Collected data:
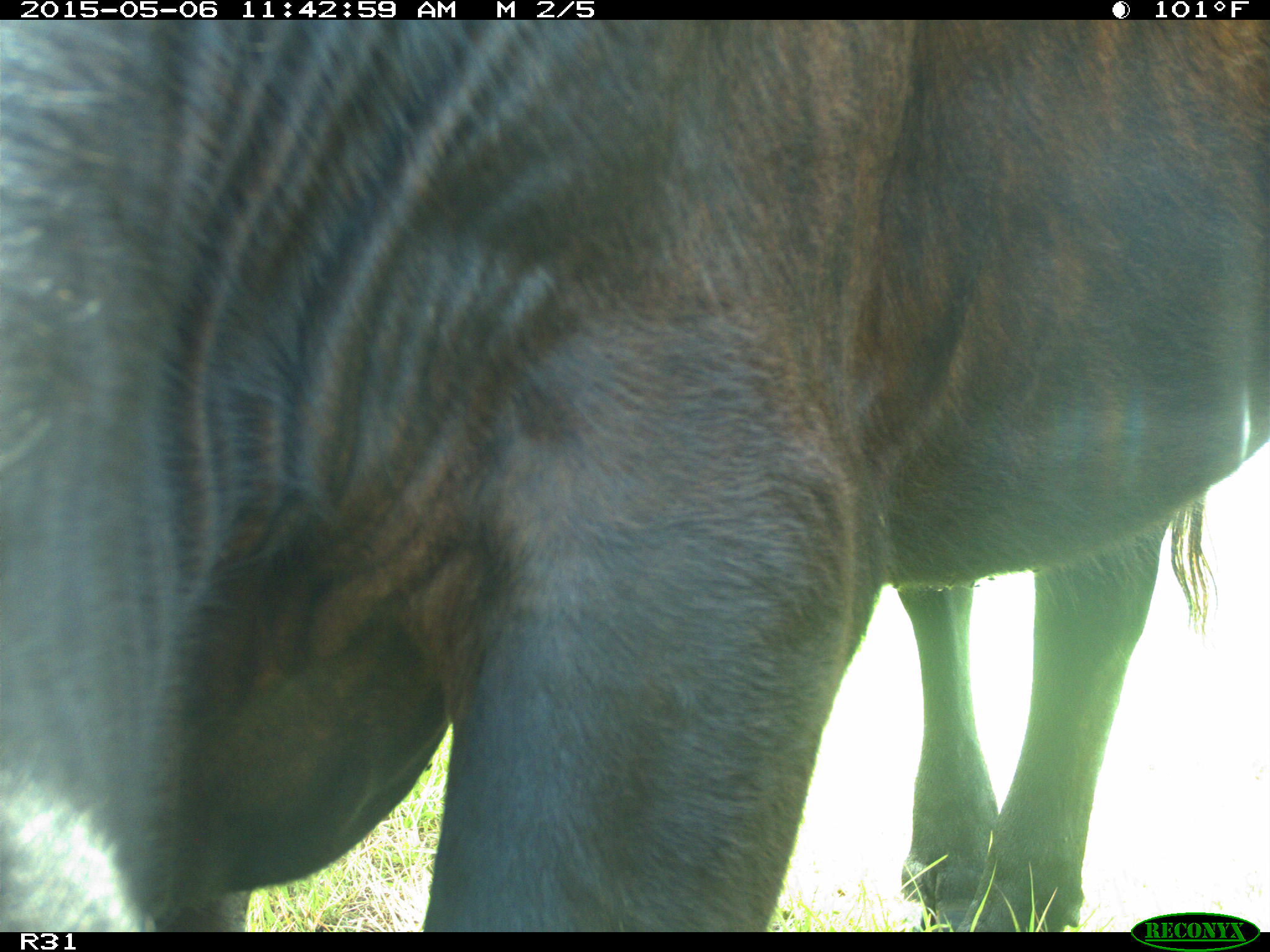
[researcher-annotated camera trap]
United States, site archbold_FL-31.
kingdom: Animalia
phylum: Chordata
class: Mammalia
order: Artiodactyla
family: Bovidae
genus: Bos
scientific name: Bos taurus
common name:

Assignment
Can you retype every record above exactly, leaving out the pictures?

Response for this exercise
[researcher-annotated camera trap]
United States, site archbold_FL-31.
kingdom: Animalia
phylum: Chordata
class: Mammalia
order: Artiodactyla
family: Bovidae
genus: Bos
scientific name: Bos taurus
common name:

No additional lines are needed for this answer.